● Page extract:
....

Historians are unanimous in their agreement that the whole account was false. But at first, Monk's book caused a public outcry. Protestants in Montreal, demanded an immediate investigation, and the local bishop arranged one. The inquiry found no evidence to support the claims, though many American Protestants refused to accept the conclusion and accused the bishop of dishonesty.

Colonel William Leet Stone, a Protestant newspaper editor from New York City, undertook his own investigation. In October 1836, his team entered the convent and found that the descriptions in the book did not match the convent interior. During their first visit, the investigators were denied entry to the basement and the nuns' personal quarters. Stone returned to New York, interviewed Monk, and concluded that she had never been in the convent. On a later visit, he was given total access to all quarters. Stone's team found no evidence that Maria Monk had ever lived in the convent.

By the way, Maria Monk’s mother told a different story, giving a different perspective on her daughter personality, claiming Monk's mental problems began when she stuck a pencil into her head as a child. By the time Monk was a teen, her mother could no longer control her wild outbreaks, and had her committed to a Catholic asylum in Montreal. She said the girl had never been a Catholic and had never been inside the Hotel Dieu.

....

● Given exercise:
Reproduce the entire passage about Maria Monk and the convent investigation word for word, with the same punctuation and paragraph breaks.

● Data lines:
....

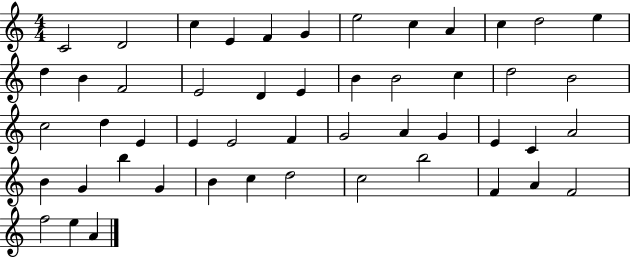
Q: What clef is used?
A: treble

....

● Result of this exercise:
Historians are unanimous in their agreement that the whole account was false. But at first, Monk's book caused a public outcry. Protestants in Montreal, demanded an immediate investigation, and the local bishop arranged one. The inquiry found no evidence to support the claims, though many American Protestants refused to accept the conclusion and accused the bishop of dishonesty.

Colonel William Leet Stone, a Protestant newspaper editor from New York City, undertook his own investigation. In October 1836, his team entered the convent and found that the descriptions in the book did not match the convent interior. During their first visit, the investigators were denied entry to the basement and the nuns' personal quarters. Stone returned to New York, interviewed Monk, and concluded that she had never been in the convent. On a later visit, he was given total access to all quarters. Stone's team found no evidence that Maria Monk had ever lived in the convent.

By the way, Maria Monk’s mother told a different story, giving a different perspective on her daughter personality, claiming Monk's mental problems began when she stuck a pencil into her head as a child. By the time Monk was a teen, her mother could no longer control her wild outbreaks, and had her committed to a Catholic asylum in Montreal. She said the girl had never been a Catholic and had never been inside the Hotel Dieu.